### Passage to read

★ ★ ★

Has your healthcare team suggested that a stay in a short term rehab facility would be the best next step in your care after hospital discharge? If so, you likely have questions about the financial aspects of getting the care you need, and those questions are best dealt with before your admission to prevent unpleasant surprises later. Here, we'll outline what you need to know in terms of insurance considerations for short term rehab.
Medical necessity: The basic requirement for coverage
While the exact details of coverage for short term rehab vary to some degree from one insurance plan to another, virtually all will require you to show medical necessity in order to have your rehab stay covered. According to the American Stroke Association, proving medical necessity means meeting one of the following standards:
Rehabilitation services are expected to prevent onset of an illness, condition or disability.
Services are expected to reduce the physical, mental or developmental effects of an illness, condition or disability.
Rehab will help a person achieve or maintain maximum functional capacity in daily activities.
Your medical team will be aware of these standards, and if they have offered a referral, chances are you'll meet them. That said, it is wise to ask just to double check.
If you are a Medicare recipient
Medicare will cover short term rehab under certain circumstances. To qualify for coverage, you must meet the following criteria:
A doctor or nurse practitioner must certify that you need skilled rehab services 5 days a week or skilled nursing care 7 days a week.
Your hospital stay must be at least 3 consecutive days, not counting discharge day, and your admission to rehab must be within 30 days of that hospital stay.
Your rehab stay must be for the same illness or injury treated during your hospital stay.
You must be assessed by rehab staff at least once a week to determine whether you have reached "restorative potential"—which basically means that your rehabilitation team has determined that you have reached rehabilitation goals set forth in your treatment plan.
Medicare will pay the full cost of short term rehab services for qualified beneficiaries during the first 20 days and will offer partial coverage for the next 80 days. If you have a Medigap policy, it may pay some or all of the costs incurred during that 80-day partial coverage period.

★ ★ ★

### Recorded information

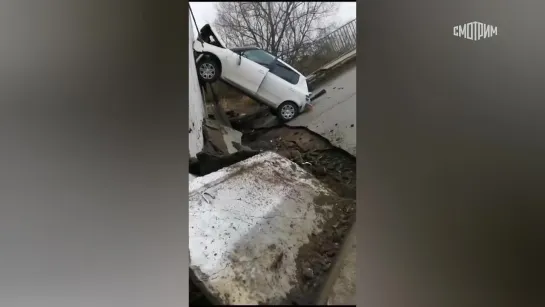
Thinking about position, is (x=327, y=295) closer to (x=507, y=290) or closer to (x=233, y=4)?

★ ★ ★

### To do
Write out, word for word, the part of the short term rehab insurance text from "Medical necessity: The" to "to double check.".

### Exercise answer
Medical necessity: The basic requirement for coverage
While the exact details of coverage for short term rehab vary to some degree from one insurance plan to another, virtually all will require you to show medical necessity in order to have your rehab stay covered. According to the American Stroke Association, proving medical necessity means meeting one of the following standards:
Rehabilitation services are expected to prevent onset of an illness, condition or disability.
Services are expected to reduce the physical, mental or developmental effects of an illness, condition or disability.
Rehab will help a person achieve or maintain maximum functional capacity in daily activities.
Your medical team will be aware of these standards, and if they have offered a referral, chances are you'll meet them. That said, it is wise to ask just to double check.